## EXERCISE DIRECTIONS
Copy every one of the lines below word for word, and leave out any pictures.
:::
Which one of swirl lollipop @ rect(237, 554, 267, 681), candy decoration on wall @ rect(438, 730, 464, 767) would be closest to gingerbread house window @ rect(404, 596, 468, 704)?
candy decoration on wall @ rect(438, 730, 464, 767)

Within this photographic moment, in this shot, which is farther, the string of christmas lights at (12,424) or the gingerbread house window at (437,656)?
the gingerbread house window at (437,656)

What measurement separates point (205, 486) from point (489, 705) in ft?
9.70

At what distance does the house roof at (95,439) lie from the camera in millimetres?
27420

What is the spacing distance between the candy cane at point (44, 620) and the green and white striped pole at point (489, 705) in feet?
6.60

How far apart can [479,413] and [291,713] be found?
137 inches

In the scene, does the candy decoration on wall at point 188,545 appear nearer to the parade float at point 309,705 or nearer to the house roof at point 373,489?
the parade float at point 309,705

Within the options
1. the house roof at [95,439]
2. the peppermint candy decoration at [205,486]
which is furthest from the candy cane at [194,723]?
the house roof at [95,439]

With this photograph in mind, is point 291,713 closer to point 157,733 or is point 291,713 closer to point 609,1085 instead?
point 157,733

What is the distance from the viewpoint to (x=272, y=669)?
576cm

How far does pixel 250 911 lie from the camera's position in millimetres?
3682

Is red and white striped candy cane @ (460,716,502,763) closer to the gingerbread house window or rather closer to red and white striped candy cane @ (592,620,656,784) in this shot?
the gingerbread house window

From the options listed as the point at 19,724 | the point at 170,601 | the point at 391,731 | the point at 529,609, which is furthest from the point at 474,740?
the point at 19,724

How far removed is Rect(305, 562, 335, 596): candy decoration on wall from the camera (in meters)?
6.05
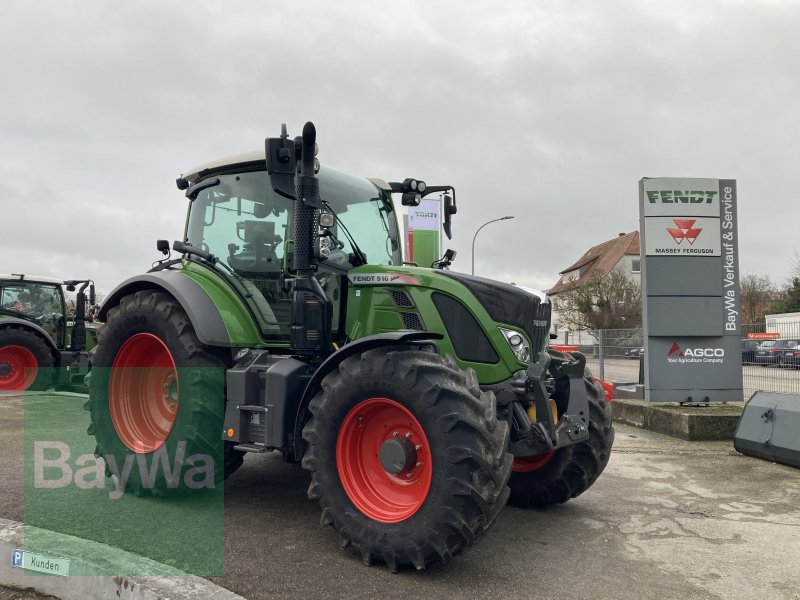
:::
## RESULT OF THIS EXERCISE
Which one of swirl lollipop @ rect(237, 554, 267, 681), candy decoration on wall @ rect(438, 730, 464, 767) would be closest to gingerbread house window @ rect(404, 596, 468, 704)?
candy decoration on wall @ rect(438, 730, 464, 767)

Within this photographic moment, in this shot, which is farther, the string of christmas lights at (12,424) or the gingerbread house window at (437,656)?
the gingerbread house window at (437,656)

What measurement separates point (205, 486) from point (489, 705) in ft?
9.70

At what distance does the house roof at (95,439) lie from the camera in millimetres?
27420

What is the spacing distance between the candy cane at point (44, 620) and the green and white striped pole at point (489, 705) in feet?
6.60

How far apart can [479,413] and [291,713] be found?
137 inches

In the scene, does the candy decoration on wall at point 188,545 appear nearer to the parade float at point 309,705 or nearer to the house roof at point 373,489?
the parade float at point 309,705

Within the options
1. the house roof at [95,439]
2. the peppermint candy decoration at [205,486]
which is furthest from the candy cane at [194,723]?
the house roof at [95,439]

With this photograph in mind, is point 291,713 closer to point 157,733 or is point 291,713 closer to point 609,1085 instead?
point 157,733

What is the distance from the viewpoint to (x=272, y=669)?
576cm

How far does pixel 250 911 lie from the camera's position in millimetres?
3682

Is red and white striped candy cane @ (460,716,502,763) closer to the gingerbread house window or rather closer to red and white striped candy cane @ (592,620,656,784) in this shot?
the gingerbread house window

From the options listed as the point at 19,724 | the point at 170,601 | the point at 391,731 | the point at 529,609, which is furthest from the point at 474,740?
the point at 19,724

How far removed is Rect(305, 562, 335, 596): candy decoration on wall from the camera (in meters)?
6.05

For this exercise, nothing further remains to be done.